課題 – 下の提供テキストから、最高値を更新したとされる個別銘柄を漏れなく挙げよ。

提供テキスト –
___

いつもお世話になっております。マナカブ.com講師の中山です。

 

 

【相場概況】

◆きのうの日米株価指数終値

日経平均株価 39,598.71 -492.07
TOPIX 2,718.54 -12.13
グロース 765.78 -9.98
NYダウ 38,791.35 +130.30
ナスダック総合 16,273.38 +241.83
S&P500指数 5,157.36 +52.60

 

きのうの米国市場は再び半導体関連が買い直される格好で相場のけん引役となり、
3指数揃って反発となりました。

 

パウエルFRB議長は前日の下院での議会証言に続き、この日は上院での議会証言で
利下げ開始の条件となる物価の安定を達成できるとの確信を持てるようになるのに
「そう遠くない」と述べたことがセンチメント改善につながり反発の動きとなりました。

 

ISM景況指数をはじめこのところ経済指標で予想や前月を下回る数字が出ていただけに、
利下げ開始の時期が近いことが確認されたことで景気後退を回避できるとの見方が
強まりました。

 

加えてECB(欧州中央銀行)のラガルド総裁もインフレが落ち着きを見せ始めている
ことから6月からの利下げを示唆したことも支援材料となりました。、

 

翌日の雇用統計を見極めたいとの様子見ムードもあってダウは伸び悩んだものの、
半導体株の上昇にけん引されナスダック指数は上げ幅を拡大し1.5%の上昇。
S&P500も1%の上昇となり、最高値を更新しました。

 

個別銘柄ではパウエル議長のコメントで金利が低下したことでハイテク株や
半導体関連が上昇。

 

台湾のTSMCが5%超の上昇、そしてエヌビディアやオランダのASMLも4%超の
上昇となり、それぞれ最高値を更新。

 

またマイクロンテクノロジーも投資判断の引き上げや上方修正が発表された
ことで買われたほか、メタも3%超の上昇で最高値を更新、足元で下落していた
グーグルも反発し2%の上昇、マイクロソフトも堅調でした。

 

一方で、中国関連のJDコム、アリババ、バイドゥが軟調で医薬品のファイザー、
アムジェン、ディスカウントストアのターゲット、百貨店のノルドストリーム、
コールズ、クレジットカードのマスターなど消費関連に弱い動きが見られました。

 

 

◆春のマイナス金利解除観測が強まりリスクオフの動き

 

きのうの日経平均株価は500円ほど下落し、4万円台から39500円台と大台陥落
となりました。

 

後場から急激に値を下げていったわけですがこの背景にあったのが再来週に
予定されている日銀会合でのマイナス金利解除、金融緩和の終了観測が出た
ためです。

 

報道ベースでは一部の政府関係者からマイナス金利解除の時期は日銀に任せるとし、
その時期は3月でも4月でもどちらでも構わないという意見がでたことから、一気に
為替は円高に振れ、株式市場でもリスクオフの動きが強まりました。

___

元データ –
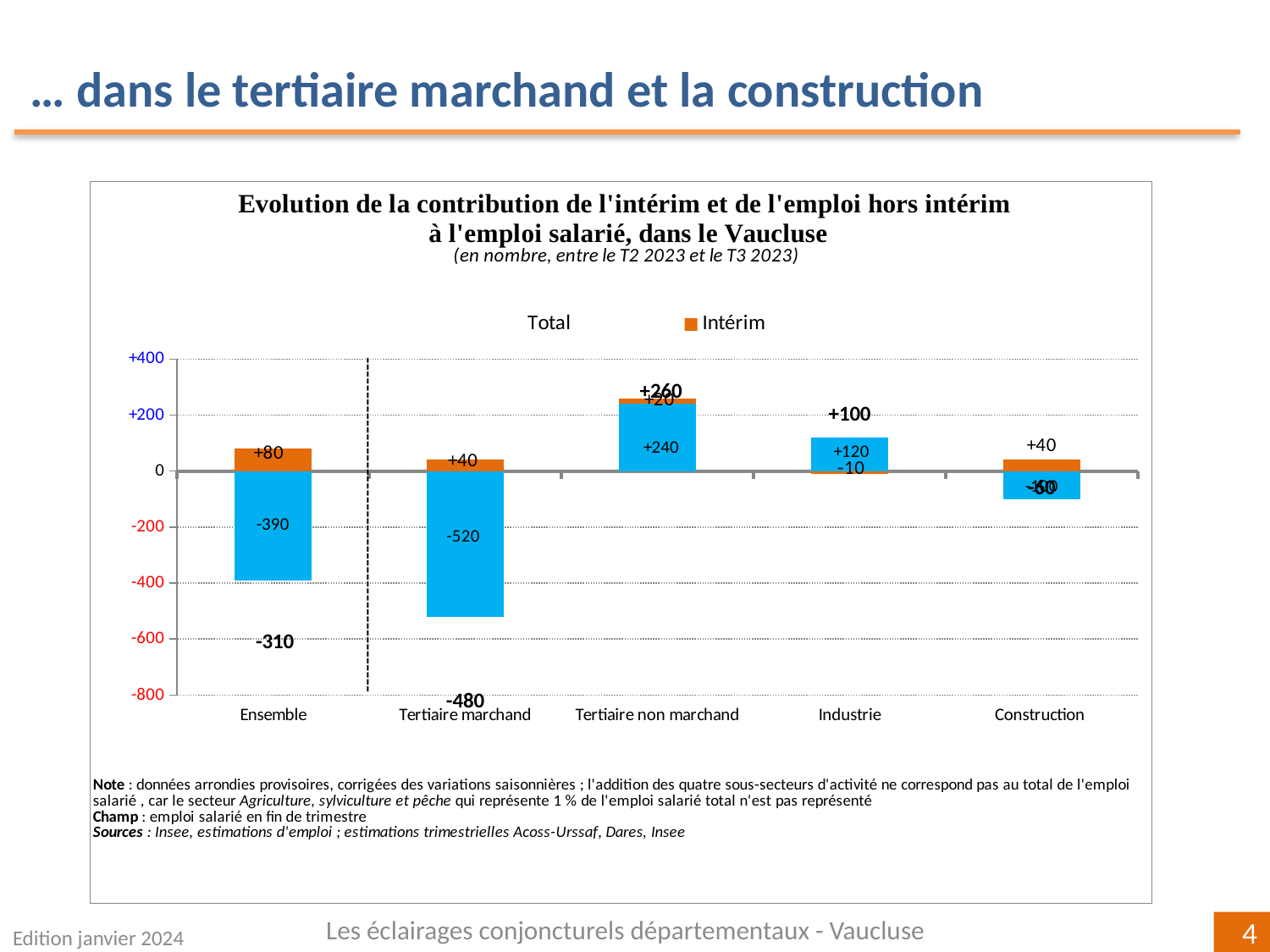
What is the Intérim value for Industrie? -10 Which category has the lowest Total value? Tertiaire marchand What kind of chart is shown on the slide? bar chart What is the Intérim value for Ensemble? +80 What is the Total value for Tertiaire non marchand? +260 What value is labelled on the blue bar for Tertiaire non marchand? +240 What is the Intérim value for Tertiaire marchand? +40 How many sector categories are shown on the x axis of the chart? 5 What is the Total value for Tertiaire marchand? -480 What is the difference between the Intérim value for Ensemble and the Intérim value for Tertiaire marchand? 40 What is the Total value for Ensemble? -310 Which category has the highest Total value? Tertiaire non marchand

___

解答 – TSMC、エヌビディア、ASML、メタ